[EXERCISE DATA]
● ● ● ●

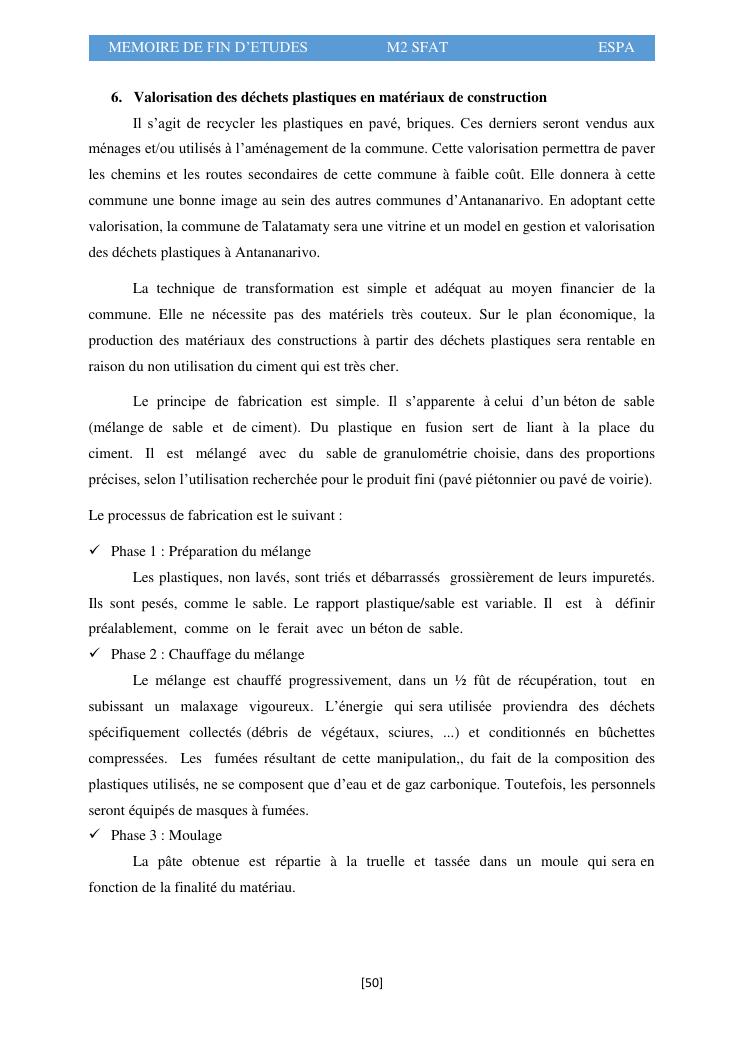 MEMOIRE DE FIN D'ETUDES M2 SFAT ESPA

6. Valorisation des déchets plastiques en matériaux de construction

Il s'agit de recycler les plastiques en pavé, briques. Ces derniers seront vendus aux ménages et/ou utilisés à l'aménagement de la commune. Cette valorisation permettra de paver les chemins et les routes secondaires de cette commune à faible coût. Elle donnera à cette commune une bonne image au sein des autres communes d'Antananarivo. En adoptant cette valorisation, la commune de Talatamaty sera une vitrine et un model en gestion et valorisation des déchets plastiques à Antananarivo.

La technique de transformation est simple et adéquat au moyen financier de la commune. Elle ne nécessite pas des matériels très couteux. Sur le plan économique, la production des matériaux des constructions à partir des déchets plastiques sera rentable en raison du non utilisation du ciment qui est très cher.

Le principe de fabrication est simple. Il s'apparente à celui d'un béton de sable (mélange de sable et de ciment). Du plastique en fusion sert de liant à la place du ciment. Il est mélangé avec du sable de granulométrie choisie, dans des proportions précises, selon l'utilisation recherchée pour le produit fini (pavé piétonnier ou pavé de voirie).

Le processus de fabrication est le suivant :

✓ Phase 1 : Préparation du mélange

Les plastiques, non lavés, sont triés et débarrassés grossièrement de leurs impuretés. Ils sont pesés, comme le sable. Le rapport plastique/sable est variable. Il est à définir préalablement, comme on le ferait avec un béton de sable.

✓ Phase 2 : Chauffage du mélange

Le mélange est chauffé progressivement, dans un ½ fût de récupération, tout en subissant un malaxage vigoureux. L'énergie qui sera utilisée proviendra des déchets spécifiquement collectés (débris de végétaux, sciures, ...) et conditionnés en bûchettes compressées. Les fumées résultant de cette manipulation,, du fait de la composition des plastiques utilisés, ne se composent que d'eau et de gaz carbonique. Toutefois, les personnels seront équipés de masques à fumées.

✓ Phase 3 : Moulage

La pâte obtenue est répartie à la truelle et tassée dans un moule qui sera en fonction de la finalité du matériau.

[50]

● ● ● ●

[TASK]
Write the data above out again exactly, minus its pictures.

[ANSWER TO THIS EXERCISE]
 MEMOIRE DE FIN D'ETUDES M2 SFAT ESPA

6. Valorisation des déchets plastiques en matériaux de construction

Il s'agit de recycler les plastiques en pavé, briques. Ces derniers seront vendus aux ménages et/ou utilisés à l'aménagement de la commune. Cette valorisation permettra de paver les chemins et les routes secondaires de cette commune à faible coût. Elle donnera à cette commune une bonne image au sein des autres communes d'Antananarivo. En adoptant cette valorisation, la commune de Talatamaty sera une vitrine et un model en gestion et valorisation des déchets plastiques à Antananarivo.

La technique de transformation est simple et adéquat au moyen financier de la commune. Elle ne nécessite pas des matériels très couteux. Sur le plan économique, la production des matériaux des constructions à partir des déchets plastiques sera rentable en raison du non utilisation du ciment qui est très cher.

Le principe de fabrication est simple. Il s'apparente à celui d'un béton de sable (mélange de sable et de ciment). Du plastique en fusion sert de liant à la place du ciment. Il est mélangé avec du sable de granulométrie choisie, dans des proportions précises, selon l'utilisation recherchée pour le produit fini (pavé piétonnier ou pavé de voirie).

Le processus de fabrication est le suivant :

✓ Phase 1 : Préparation du mélange

Les plastiques, non lavés, sont triés et débarrassés grossièrement de leurs impuretés. Ils sont pesés, comme le sable. Le rapport plastique/sable est variable. Il est à définir préalablement, comme on le ferait avec un béton de sable.

✓ Phase 2 : Chauffage du mélange

Le mélange est chauffé progressivement, dans un ½ fût de récupération, tout en subissant un malaxage vigoureux. L'énergie qui sera utilisée proviendra des déchets spécifiquement collectés (débris de végétaux, sciures, ...) et conditionnés en bûchettes compressées. Les fumées résultant de cette manipulation,, du fait de la composition des plastiques utilisés, ne se composent que d'eau et de gaz carbonique. Toutefois, les personnels seront équipés de masques à fumées.

✓ Phase 3 : Moulage

La pâte obtenue est répartie à la truelle et tassée dans un moule qui sera en fonction de la finalité du matériau.

[50]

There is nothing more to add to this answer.